• **Exercise directions**: Could you copy out, word for word, the lines of the data starting with the one that contains "Can you judge" and running through the end of the data, both ends included?

= = = = =

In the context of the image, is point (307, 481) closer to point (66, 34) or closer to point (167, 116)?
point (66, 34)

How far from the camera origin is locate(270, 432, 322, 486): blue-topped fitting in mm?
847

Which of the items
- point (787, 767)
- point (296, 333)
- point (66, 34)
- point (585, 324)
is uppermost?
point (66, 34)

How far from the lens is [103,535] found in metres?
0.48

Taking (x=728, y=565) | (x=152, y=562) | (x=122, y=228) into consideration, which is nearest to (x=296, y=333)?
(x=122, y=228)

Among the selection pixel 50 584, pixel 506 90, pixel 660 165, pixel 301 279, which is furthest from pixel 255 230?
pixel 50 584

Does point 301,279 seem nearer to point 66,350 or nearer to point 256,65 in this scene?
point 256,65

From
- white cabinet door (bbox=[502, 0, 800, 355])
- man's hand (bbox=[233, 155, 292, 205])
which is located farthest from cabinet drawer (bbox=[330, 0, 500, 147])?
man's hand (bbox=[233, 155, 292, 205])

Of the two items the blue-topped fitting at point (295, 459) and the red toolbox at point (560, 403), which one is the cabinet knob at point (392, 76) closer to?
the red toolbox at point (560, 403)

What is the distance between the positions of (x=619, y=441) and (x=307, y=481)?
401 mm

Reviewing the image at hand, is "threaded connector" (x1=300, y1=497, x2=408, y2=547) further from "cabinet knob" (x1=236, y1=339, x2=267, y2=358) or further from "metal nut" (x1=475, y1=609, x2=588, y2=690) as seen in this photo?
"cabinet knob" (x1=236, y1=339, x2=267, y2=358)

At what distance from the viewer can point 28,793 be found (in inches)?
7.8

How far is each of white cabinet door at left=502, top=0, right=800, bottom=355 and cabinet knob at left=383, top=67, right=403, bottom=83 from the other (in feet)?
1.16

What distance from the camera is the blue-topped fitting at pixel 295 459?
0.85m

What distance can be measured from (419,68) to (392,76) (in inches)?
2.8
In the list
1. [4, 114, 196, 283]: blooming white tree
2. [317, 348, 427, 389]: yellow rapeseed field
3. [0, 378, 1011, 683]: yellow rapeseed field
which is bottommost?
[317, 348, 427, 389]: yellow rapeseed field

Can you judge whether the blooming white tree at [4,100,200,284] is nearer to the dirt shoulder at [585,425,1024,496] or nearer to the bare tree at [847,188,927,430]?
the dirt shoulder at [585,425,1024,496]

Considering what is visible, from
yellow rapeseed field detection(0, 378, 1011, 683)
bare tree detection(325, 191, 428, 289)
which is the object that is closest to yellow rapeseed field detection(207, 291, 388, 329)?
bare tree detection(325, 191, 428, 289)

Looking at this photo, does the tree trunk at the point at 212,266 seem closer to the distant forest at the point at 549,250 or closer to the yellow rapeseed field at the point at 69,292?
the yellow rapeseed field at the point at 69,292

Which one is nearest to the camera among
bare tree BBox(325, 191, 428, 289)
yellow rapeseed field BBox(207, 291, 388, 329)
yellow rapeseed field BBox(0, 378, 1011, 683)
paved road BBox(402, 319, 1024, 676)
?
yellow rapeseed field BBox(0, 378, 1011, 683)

= = = = =

• **Exercise solution**:
Can you judge whether the blooming white tree at [4,100,200,284] is nearer to the dirt shoulder at [585,425,1024,496] or nearer to the bare tree at [847,188,927,430]?
the dirt shoulder at [585,425,1024,496]

Considering what is visible, from
yellow rapeseed field detection(0, 378, 1011, 683)
bare tree detection(325, 191, 428, 289)
which is the object that is closest to yellow rapeseed field detection(207, 291, 388, 329)?
bare tree detection(325, 191, 428, 289)

Looking at this photo, does the tree trunk at the point at 212,266 seem closer to the distant forest at the point at 549,250 or closer to the yellow rapeseed field at the point at 69,292?
the yellow rapeseed field at the point at 69,292

Which one is nearest to the camera among
bare tree BBox(325, 191, 428, 289)
yellow rapeseed field BBox(207, 291, 388, 329)
yellow rapeseed field BBox(0, 378, 1011, 683)
paved road BBox(402, 319, 1024, 676)
?
yellow rapeseed field BBox(0, 378, 1011, 683)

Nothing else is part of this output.